Now, I have worshipped hand-in-hand with my black brothers and sisters in my own Catholic Church, as well as in predominantly black congregations of protestant denominations. It is our one faith in our one Lord that holds sway in our hearts and minds.
But in Obama's church, even the Bible studies are formulated around black liberation theology, which presupposes that the entire world history of oppression has occurred within the framework of Whites oppressing Blacks.
But surely an Ivy League-educated man like Barack Obama knows this is a blatant falsehood.
As Thomas Sowell elucidates in his book, Black Rednecks and White Liberals:
"For most of its long history, which includes most of the history of the human race, slavery was largely not the enslavement of racially different people...People were enslaved because they were vulnerable, not because of how they looked.
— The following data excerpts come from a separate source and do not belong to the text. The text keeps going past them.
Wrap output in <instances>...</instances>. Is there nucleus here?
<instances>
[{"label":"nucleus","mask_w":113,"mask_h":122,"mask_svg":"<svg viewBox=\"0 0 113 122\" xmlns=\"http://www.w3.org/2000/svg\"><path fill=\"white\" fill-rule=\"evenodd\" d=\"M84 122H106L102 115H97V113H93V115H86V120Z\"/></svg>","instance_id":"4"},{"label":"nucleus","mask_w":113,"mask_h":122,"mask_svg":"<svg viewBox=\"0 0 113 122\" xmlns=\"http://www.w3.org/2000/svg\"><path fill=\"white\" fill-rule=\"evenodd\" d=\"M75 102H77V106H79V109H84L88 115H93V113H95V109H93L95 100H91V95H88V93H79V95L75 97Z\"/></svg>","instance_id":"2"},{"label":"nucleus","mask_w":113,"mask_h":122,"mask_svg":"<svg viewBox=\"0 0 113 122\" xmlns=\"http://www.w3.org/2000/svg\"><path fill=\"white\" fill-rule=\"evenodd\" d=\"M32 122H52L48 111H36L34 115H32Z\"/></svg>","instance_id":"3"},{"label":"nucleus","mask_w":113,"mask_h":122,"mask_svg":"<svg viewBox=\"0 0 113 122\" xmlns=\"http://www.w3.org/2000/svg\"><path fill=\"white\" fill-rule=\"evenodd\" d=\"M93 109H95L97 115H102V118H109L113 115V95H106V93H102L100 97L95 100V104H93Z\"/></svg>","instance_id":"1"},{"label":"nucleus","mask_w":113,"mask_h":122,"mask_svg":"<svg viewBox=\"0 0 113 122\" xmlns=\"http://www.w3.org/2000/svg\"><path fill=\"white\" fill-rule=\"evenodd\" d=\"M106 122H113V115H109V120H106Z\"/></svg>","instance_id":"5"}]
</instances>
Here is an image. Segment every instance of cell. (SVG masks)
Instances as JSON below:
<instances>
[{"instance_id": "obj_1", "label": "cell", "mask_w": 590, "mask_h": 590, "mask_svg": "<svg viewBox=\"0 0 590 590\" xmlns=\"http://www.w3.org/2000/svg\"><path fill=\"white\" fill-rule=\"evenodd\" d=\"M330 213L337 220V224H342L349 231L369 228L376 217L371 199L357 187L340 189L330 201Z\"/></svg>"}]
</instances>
The peoples of the Balkans were enslaved by fellow Europeans as well as by the peoples of the Middle East, for at least six centuries before the first African was brought to the Western Hemisphere." (p. 113)
Yet in Barack Obama's church, the message doled out to young African-American children in book after book is that they continue to be victims of white oppression that has always been the rule, without exception.
Is this a message of inclusion?
A message of hope?
The thing that I most admired about Dr. Martin Luther King, Jr. was that he preached from his pulpit the same message he delivered in public. His message was a brilliant, but simple message: remove the board of Jim-Crow sin from your eyes, white America, so we can all pursue the American dream together on the content of our characters, not the color of our skins.
Truly inspired wisdom from God.
If Mr. Obama is the new face of American politics, a uniter, a change agent for good, a new standard bearer of hope, then one must wonder why he is so intimately connected to a pastor, who honors an outspoken anti-Semite, anti-white racist -- Louis Farrakhan, and who preaches a historically inaccurate and racially divisive message.
This contradiction may indeed become Hillary's most potent weapon, choking Obama on his own petard in perfect Alinsky fashion.